(TASK DETAILS) Please count how many lines in the rows below contain the word "separates", and reply with only that number.

(RECORDS SHOWN)

-.-.-

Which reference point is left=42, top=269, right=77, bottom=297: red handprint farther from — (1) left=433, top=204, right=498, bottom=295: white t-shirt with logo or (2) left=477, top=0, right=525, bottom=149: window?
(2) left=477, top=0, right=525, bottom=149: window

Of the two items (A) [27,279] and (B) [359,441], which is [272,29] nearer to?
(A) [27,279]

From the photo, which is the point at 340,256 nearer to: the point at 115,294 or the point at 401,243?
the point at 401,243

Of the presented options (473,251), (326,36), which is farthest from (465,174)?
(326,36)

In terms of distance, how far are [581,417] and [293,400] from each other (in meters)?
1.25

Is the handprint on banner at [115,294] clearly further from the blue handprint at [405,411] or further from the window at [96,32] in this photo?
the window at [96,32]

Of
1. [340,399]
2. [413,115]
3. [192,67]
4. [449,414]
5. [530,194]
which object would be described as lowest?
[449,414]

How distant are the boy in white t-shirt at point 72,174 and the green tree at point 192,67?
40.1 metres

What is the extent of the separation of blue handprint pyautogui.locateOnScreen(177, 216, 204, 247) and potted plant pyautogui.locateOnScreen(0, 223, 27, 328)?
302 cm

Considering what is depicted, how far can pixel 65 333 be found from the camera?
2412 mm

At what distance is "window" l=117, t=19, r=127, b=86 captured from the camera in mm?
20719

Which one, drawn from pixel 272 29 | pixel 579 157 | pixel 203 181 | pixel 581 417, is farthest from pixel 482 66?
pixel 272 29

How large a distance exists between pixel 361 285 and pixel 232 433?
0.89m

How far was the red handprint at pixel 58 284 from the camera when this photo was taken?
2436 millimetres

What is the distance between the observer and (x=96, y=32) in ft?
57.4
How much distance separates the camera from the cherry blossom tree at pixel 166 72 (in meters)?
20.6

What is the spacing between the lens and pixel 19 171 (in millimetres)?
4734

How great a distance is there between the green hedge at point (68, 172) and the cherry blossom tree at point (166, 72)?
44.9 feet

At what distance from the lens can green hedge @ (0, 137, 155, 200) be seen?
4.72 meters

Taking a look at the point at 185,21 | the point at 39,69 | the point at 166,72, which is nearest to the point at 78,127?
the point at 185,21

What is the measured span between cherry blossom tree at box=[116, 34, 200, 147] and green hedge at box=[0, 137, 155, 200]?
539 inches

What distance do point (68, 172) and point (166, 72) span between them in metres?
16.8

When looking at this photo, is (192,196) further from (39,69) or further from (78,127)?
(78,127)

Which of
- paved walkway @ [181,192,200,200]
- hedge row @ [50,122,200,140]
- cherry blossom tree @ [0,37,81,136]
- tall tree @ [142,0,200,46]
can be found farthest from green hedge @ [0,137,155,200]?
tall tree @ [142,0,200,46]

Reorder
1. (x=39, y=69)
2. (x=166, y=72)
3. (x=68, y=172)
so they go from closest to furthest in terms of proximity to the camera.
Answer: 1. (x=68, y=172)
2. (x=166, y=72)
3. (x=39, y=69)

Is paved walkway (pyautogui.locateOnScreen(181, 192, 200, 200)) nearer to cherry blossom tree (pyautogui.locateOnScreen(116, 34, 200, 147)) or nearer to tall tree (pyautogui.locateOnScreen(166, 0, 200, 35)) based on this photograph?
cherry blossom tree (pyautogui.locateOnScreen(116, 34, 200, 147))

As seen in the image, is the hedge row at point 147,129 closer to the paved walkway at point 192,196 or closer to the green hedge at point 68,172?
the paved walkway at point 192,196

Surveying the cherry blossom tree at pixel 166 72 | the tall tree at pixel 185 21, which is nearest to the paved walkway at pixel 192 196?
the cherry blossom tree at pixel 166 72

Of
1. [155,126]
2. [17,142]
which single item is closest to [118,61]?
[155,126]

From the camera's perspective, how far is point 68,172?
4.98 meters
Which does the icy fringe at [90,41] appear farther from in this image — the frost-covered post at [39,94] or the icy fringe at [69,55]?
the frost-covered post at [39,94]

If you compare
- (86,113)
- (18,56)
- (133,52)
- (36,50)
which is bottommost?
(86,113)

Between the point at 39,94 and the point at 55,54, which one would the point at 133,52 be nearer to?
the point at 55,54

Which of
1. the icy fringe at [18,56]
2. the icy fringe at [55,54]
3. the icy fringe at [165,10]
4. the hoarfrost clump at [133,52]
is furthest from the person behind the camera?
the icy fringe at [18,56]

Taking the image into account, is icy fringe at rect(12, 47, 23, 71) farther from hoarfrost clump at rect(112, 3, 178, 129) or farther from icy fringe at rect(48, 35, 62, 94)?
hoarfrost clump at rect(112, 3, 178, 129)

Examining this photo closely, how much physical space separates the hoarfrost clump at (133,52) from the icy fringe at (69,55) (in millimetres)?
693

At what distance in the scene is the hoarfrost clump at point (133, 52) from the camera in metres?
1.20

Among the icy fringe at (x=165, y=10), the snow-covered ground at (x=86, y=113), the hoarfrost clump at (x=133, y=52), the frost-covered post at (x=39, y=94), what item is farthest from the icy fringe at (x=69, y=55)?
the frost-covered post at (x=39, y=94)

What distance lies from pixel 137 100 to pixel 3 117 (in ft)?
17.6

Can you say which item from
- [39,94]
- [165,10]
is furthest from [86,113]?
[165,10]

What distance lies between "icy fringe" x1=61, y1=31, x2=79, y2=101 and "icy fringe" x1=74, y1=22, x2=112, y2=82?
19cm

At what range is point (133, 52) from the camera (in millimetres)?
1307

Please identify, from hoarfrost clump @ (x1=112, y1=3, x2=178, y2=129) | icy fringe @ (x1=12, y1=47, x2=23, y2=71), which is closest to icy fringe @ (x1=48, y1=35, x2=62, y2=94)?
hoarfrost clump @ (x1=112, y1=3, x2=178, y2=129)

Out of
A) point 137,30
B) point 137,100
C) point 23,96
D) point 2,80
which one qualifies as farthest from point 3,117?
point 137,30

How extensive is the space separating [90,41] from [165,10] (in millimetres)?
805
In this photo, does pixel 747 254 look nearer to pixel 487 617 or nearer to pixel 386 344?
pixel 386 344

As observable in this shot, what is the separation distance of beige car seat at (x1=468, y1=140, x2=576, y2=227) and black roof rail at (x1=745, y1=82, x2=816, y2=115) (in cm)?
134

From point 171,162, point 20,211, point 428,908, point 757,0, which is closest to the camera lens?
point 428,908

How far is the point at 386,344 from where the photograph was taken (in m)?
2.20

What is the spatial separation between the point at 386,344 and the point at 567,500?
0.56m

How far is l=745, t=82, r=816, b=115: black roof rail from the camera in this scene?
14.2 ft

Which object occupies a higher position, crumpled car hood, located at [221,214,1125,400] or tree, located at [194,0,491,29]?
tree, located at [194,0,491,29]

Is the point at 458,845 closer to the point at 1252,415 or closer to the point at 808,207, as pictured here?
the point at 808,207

-.-.-

(FINISHED EXERCISE) 2